Oysa kazın ayağı öyle değil. Birinci ayakta, bir kere din ve bilim ayrı değildir. Bilimleri birbirinden ayırt etmek hata. İkinci ayakta bu büyük âlim/yazar efendi kâinatın şekillerden oluşmuş âyetler olduğunu ifade etmesine rağmen kendi cümleleriyle çelişkiye düşüp Evrim Teorisini doğrudan savunma cesaretini kendinde göremeyerek bu teoriye inançları gereği karşı çıkan dindar, inançlı insanlara yüklenip hakaretler etmiş. Bu da haddini aşmaktır bize göre. Pekalâ bilimsel olarak evrimci görüşü savunabilir veya seviyeyi bozmadan muhalif olanları eleştirebilirsiniz. Ama öyle hakaretlerle, İbrahim, Nemrut, put, but deyip İbrahimî olanlarla, Nemrut tarafında olanlar ayırımı yaparak meseleyi yol geçen hanına çevirmek aydın, münevver, çağdaş yazarlara yakışmaz. Sağ gösterip sol vurma kurnazlığı sergileyen bu adamın hakaretine maruz kalanlar pekalâ şöyle diyebilirler: Âlemin akıllısı bir tek sen misin a kıllı?

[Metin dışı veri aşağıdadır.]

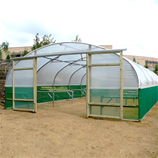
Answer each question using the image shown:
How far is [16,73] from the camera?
7934mm

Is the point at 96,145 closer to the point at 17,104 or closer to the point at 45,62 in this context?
the point at 17,104

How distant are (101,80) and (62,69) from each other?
523 cm

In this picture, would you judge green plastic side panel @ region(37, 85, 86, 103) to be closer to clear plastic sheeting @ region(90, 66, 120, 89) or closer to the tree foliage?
clear plastic sheeting @ region(90, 66, 120, 89)

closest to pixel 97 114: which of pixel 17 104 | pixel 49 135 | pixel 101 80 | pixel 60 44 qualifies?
pixel 101 80

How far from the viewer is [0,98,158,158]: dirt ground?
3475mm

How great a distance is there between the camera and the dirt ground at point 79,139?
3.47m

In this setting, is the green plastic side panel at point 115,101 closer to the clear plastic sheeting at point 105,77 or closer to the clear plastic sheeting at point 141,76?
the clear plastic sheeting at point 105,77

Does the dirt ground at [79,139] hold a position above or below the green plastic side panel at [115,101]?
below

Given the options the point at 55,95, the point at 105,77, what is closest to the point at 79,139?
the point at 105,77

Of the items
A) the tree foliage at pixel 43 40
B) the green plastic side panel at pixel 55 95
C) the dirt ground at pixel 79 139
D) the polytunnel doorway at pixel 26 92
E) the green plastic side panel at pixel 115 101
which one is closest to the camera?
the dirt ground at pixel 79 139

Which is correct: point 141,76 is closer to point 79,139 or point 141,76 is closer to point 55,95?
point 79,139

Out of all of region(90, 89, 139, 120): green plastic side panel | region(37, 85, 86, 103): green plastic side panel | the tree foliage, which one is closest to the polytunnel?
region(90, 89, 139, 120): green plastic side panel

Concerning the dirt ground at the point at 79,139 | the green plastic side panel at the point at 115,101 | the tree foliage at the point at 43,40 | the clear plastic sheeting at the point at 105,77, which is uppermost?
the tree foliage at the point at 43,40

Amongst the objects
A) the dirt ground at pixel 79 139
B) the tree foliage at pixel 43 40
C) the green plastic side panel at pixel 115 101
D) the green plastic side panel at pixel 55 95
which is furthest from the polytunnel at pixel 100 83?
the tree foliage at pixel 43 40
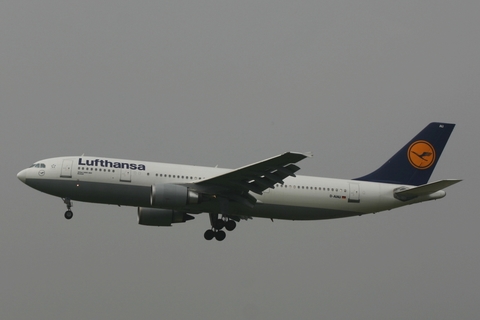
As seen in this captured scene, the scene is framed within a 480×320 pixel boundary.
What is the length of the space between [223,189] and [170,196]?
9.28ft

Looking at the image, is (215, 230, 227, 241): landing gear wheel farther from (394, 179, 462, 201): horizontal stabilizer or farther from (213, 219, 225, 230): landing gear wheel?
(394, 179, 462, 201): horizontal stabilizer

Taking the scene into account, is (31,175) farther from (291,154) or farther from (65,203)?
(291,154)

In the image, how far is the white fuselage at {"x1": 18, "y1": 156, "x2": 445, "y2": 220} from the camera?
3984cm

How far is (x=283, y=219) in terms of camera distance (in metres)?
42.5

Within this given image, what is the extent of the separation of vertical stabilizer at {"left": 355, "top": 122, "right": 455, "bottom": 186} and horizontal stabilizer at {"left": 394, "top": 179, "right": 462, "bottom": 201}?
6.01 feet

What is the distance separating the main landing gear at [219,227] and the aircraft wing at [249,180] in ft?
7.59

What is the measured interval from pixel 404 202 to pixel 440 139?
5920mm

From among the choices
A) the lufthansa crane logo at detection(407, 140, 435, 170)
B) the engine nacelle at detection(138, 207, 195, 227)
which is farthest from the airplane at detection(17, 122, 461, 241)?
the lufthansa crane logo at detection(407, 140, 435, 170)

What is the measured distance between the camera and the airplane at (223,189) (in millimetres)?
39719

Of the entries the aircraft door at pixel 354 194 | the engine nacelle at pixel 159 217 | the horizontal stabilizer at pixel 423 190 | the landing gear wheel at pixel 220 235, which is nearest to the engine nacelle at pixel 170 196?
the landing gear wheel at pixel 220 235

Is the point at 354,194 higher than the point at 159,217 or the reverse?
higher

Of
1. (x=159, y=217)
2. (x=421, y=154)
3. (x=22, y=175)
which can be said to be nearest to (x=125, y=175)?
(x=159, y=217)

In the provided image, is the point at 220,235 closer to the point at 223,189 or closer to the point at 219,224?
the point at 219,224

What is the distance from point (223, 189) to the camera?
134 ft
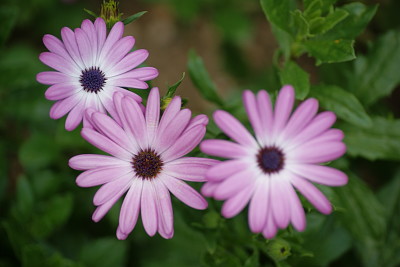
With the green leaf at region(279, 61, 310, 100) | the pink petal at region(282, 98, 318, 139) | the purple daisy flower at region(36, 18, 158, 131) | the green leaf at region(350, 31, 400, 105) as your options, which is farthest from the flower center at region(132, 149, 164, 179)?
the green leaf at region(350, 31, 400, 105)

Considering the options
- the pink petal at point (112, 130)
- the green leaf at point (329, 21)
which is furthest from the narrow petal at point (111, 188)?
the green leaf at point (329, 21)

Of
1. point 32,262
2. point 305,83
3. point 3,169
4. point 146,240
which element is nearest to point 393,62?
point 305,83

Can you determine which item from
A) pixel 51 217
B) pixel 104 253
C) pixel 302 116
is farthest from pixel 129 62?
pixel 104 253

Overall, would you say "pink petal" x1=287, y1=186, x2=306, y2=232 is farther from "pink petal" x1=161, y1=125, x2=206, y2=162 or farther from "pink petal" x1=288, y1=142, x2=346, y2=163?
"pink petal" x1=161, y1=125, x2=206, y2=162

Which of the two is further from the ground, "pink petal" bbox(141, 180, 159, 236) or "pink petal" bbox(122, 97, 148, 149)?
"pink petal" bbox(122, 97, 148, 149)

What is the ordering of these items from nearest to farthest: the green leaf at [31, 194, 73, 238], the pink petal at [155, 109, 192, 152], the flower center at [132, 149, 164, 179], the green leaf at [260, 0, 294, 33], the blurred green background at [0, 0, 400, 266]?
1. the pink petal at [155, 109, 192, 152]
2. the flower center at [132, 149, 164, 179]
3. the green leaf at [260, 0, 294, 33]
4. the blurred green background at [0, 0, 400, 266]
5. the green leaf at [31, 194, 73, 238]

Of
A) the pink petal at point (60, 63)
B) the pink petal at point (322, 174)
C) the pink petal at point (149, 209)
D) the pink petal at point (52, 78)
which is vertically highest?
the pink petal at point (60, 63)

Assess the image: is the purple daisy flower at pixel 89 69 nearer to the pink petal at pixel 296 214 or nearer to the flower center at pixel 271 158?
the flower center at pixel 271 158
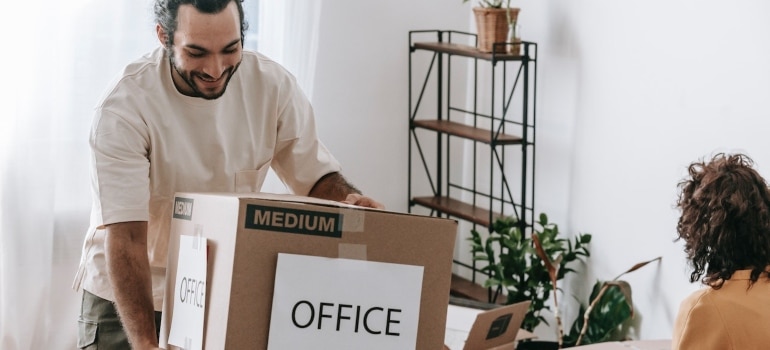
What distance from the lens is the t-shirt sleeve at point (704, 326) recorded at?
68.9 inches

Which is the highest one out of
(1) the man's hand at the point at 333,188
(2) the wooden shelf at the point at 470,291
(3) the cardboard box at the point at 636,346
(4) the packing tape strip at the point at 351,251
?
(1) the man's hand at the point at 333,188

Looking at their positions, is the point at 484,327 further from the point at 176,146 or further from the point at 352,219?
the point at 352,219

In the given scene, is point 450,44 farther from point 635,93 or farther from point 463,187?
Answer: point 635,93

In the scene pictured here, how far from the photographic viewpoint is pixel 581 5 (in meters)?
3.12

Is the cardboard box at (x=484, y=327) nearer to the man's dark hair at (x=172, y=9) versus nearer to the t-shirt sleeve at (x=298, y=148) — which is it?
the t-shirt sleeve at (x=298, y=148)

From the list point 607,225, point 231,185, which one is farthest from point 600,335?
point 231,185

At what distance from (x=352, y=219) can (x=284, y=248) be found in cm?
10

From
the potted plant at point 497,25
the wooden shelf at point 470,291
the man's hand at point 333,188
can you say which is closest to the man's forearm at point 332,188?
the man's hand at point 333,188

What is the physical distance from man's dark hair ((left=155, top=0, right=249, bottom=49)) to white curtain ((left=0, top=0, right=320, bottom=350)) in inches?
52.0

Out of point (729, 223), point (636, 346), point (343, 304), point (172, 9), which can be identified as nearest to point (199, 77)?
point (172, 9)

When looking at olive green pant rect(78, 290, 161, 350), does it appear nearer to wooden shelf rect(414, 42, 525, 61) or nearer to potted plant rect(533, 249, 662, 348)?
potted plant rect(533, 249, 662, 348)

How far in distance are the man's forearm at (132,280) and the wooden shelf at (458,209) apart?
70.6 inches

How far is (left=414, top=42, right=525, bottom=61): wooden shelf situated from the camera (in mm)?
3172

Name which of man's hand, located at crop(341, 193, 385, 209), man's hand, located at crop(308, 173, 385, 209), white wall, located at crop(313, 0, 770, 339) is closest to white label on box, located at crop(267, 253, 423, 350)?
man's hand, located at crop(341, 193, 385, 209)
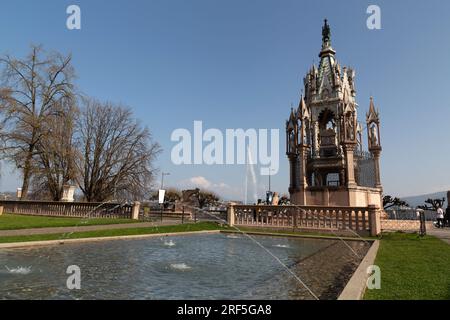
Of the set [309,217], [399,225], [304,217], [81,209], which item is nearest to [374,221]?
[309,217]

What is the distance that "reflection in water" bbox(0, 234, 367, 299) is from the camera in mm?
5598

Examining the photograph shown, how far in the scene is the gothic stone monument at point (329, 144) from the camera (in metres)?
29.5

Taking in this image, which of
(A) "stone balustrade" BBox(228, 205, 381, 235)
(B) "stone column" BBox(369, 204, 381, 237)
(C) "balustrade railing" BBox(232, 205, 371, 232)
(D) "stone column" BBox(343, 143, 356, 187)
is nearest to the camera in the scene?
(B) "stone column" BBox(369, 204, 381, 237)

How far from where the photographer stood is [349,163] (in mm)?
28531

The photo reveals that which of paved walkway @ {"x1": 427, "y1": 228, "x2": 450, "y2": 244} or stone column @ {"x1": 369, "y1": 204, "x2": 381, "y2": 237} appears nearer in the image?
paved walkway @ {"x1": 427, "y1": 228, "x2": 450, "y2": 244}

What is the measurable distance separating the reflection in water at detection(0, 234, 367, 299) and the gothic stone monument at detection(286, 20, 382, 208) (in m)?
18.9

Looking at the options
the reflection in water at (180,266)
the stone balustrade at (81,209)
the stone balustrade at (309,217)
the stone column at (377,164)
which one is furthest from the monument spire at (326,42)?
the reflection in water at (180,266)

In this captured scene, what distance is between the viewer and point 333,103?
3344 centimetres

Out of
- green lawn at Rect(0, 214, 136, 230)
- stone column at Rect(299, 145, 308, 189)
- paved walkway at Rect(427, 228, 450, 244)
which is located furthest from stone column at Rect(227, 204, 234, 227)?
paved walkway at Rect(427, 228, 450, 244)

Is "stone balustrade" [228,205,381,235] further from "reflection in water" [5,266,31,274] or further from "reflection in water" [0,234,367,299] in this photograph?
"reflection in water" [5,266,31,274]

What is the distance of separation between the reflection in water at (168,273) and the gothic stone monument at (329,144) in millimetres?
18893

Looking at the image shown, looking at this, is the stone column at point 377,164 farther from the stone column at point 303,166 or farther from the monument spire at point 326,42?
the monument spire at point 326,42

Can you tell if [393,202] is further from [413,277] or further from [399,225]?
[413,277]

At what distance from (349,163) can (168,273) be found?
A: 81.9ft
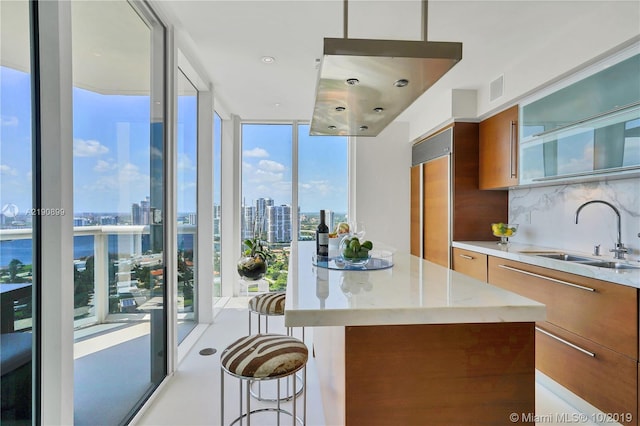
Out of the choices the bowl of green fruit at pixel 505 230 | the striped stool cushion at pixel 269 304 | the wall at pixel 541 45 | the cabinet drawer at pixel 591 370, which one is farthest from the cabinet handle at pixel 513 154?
the striped stool cushion at pixel 269 304

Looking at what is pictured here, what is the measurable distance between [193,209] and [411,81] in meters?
2.55

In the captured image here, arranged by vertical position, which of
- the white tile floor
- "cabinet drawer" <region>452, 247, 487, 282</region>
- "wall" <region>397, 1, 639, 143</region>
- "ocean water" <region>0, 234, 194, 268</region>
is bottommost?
the white tile floor

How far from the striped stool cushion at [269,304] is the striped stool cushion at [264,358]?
25.0 inches

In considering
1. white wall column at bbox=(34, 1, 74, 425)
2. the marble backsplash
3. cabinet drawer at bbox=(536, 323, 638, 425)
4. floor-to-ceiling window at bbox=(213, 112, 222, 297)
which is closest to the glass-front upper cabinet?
the marble backsplash

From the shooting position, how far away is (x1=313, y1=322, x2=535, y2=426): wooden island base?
3.74 ft

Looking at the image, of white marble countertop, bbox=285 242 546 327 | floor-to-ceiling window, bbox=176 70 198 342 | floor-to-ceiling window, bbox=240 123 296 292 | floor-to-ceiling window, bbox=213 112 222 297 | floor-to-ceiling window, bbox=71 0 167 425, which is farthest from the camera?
floor-to-ceiling window, bbox=240 123 296 292

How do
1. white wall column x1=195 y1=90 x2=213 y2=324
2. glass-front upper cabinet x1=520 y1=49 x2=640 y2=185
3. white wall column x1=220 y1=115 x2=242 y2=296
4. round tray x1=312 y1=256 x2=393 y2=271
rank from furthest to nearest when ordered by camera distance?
1. white wall column x1=220 y1=115 x2=242 y2=296
2. white wall column x1=195 y1=90 x2=213 y2=324
3. glass-front upper cabinet x1=520 y1=49 x2=640 y2=185
4. round tray x1=312 y1=256 x2=393 y2=271

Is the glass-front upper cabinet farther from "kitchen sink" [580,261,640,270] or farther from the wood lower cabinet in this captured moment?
the wood lower cabinet

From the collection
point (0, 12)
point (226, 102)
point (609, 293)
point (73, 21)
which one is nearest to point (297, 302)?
point (0, 12)

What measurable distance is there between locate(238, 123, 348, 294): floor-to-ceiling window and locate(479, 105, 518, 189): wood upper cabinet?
6.35 feet

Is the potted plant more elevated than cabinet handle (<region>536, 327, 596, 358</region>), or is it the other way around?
the potted plant

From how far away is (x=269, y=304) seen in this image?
2.17 meters

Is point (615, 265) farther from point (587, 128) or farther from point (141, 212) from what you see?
point (141, 212)

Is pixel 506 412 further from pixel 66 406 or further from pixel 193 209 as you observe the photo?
pixel 193 209
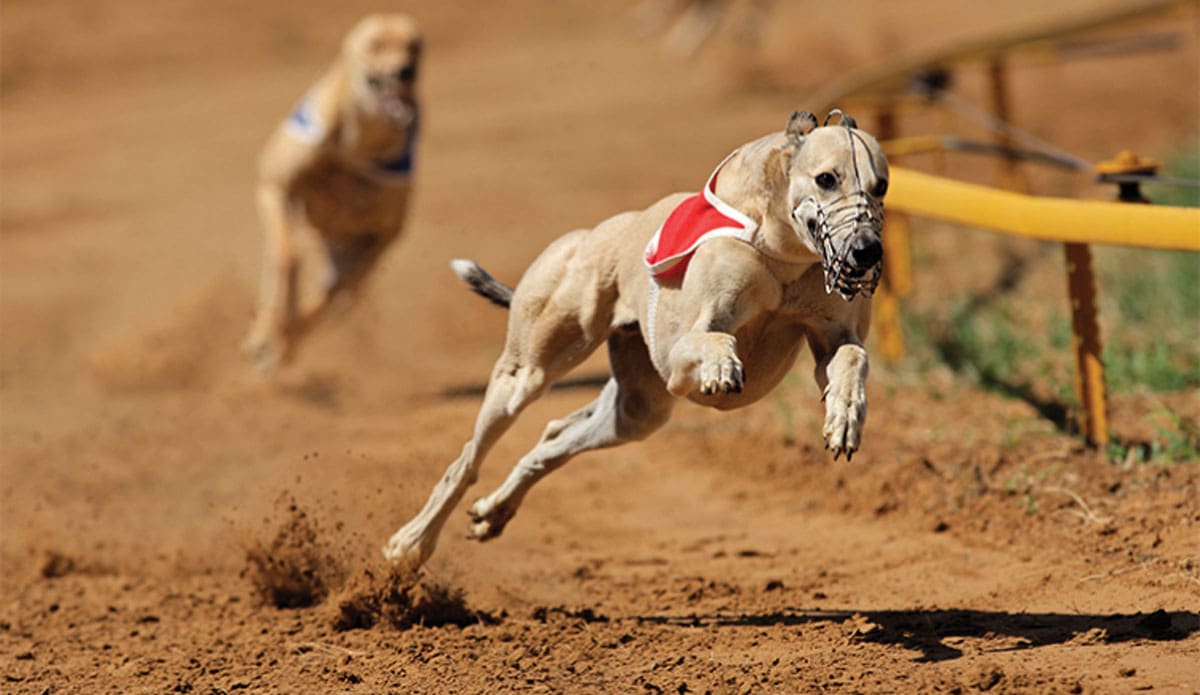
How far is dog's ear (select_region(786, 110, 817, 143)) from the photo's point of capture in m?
4.04

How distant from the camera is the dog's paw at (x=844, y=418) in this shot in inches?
148

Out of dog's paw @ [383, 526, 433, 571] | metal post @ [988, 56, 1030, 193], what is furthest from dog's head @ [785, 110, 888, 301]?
metal post @ [988, 56, 1030, 193]

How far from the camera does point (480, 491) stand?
6.63 metres

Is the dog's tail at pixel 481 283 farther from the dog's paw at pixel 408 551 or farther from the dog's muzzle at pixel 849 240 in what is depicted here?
the dog's muzzle at pixel 849 240

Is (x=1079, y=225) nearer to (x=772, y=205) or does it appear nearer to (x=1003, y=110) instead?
(x=772, y=205)

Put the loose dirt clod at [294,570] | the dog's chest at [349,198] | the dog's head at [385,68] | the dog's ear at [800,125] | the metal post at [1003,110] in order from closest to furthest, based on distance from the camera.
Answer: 1. the dog's ear at [800,125]
2. the loose dirt clod at [294,570]
3. the metal post at [1003,110]
4. the dog's head at [385,68]
5. the dog's chest at [349,198]

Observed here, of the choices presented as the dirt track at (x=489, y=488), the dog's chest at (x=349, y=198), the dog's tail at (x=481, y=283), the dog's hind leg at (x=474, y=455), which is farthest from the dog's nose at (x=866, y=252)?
the dog's chest at (x=349, y=198)

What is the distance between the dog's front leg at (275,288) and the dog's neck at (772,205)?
17.1 feet

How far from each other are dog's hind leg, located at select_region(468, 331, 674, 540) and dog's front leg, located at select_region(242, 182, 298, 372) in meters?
4.28

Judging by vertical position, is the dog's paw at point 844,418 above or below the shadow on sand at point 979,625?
above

Önce şunu hatırlayalım. Matematik yalan söylemez, ama matematikçiler yalan söyleyebilir. Tarih yalan söylemez, ama tarihçiler yalan söyleyebilir. Bilim yalan söylemez, ama bilimciler yalan söyleyebilir. Ya da yanılabilirler. Fakat, âlim efendinin de kabul ettiği gibi Allah, asla yalan söylemez. Yalan söylemeyen Peygamberi vasıtasıyla gönderdiği Kitab’ı yalan söylemez. O kitabın şekillerden oluşan, kevnî âyetler sayılan fıtrat/tabiat kitabı da asla yalan söylemez. Çünkü ikisinin de sahibi Hak ve hakikat konuşan Allah’ın eseridir. Bırakınız şunu bunu, tesadüfleri, şu maymun teorisini, şu mutasyonu, şu tabiî seleksiyonu muhal farz hepsi doğru olsa ne ola ki? “Rahman Kur’ânı öğretti. İnsanı yarattı. Ona beyanı (düşünüp ifade etmeyi) öğretti. Güneş ve ay bir hesaba göre hareket etmektedir.” (Rahman Sûresi, 1-5.) buyurmuyor mu Allah? Allame yazarımız Kur’ân’a inandığını söylediği için bu örneği verdik haliyle. Sadece “Allah’ın insanı yarattığı” âyeti yeter de artar bile bu kadar münakaşanın sonlandırılması için, ama mesele bu değil anlaşılan. Mesele demagoji yaparak zihin bulandırmak.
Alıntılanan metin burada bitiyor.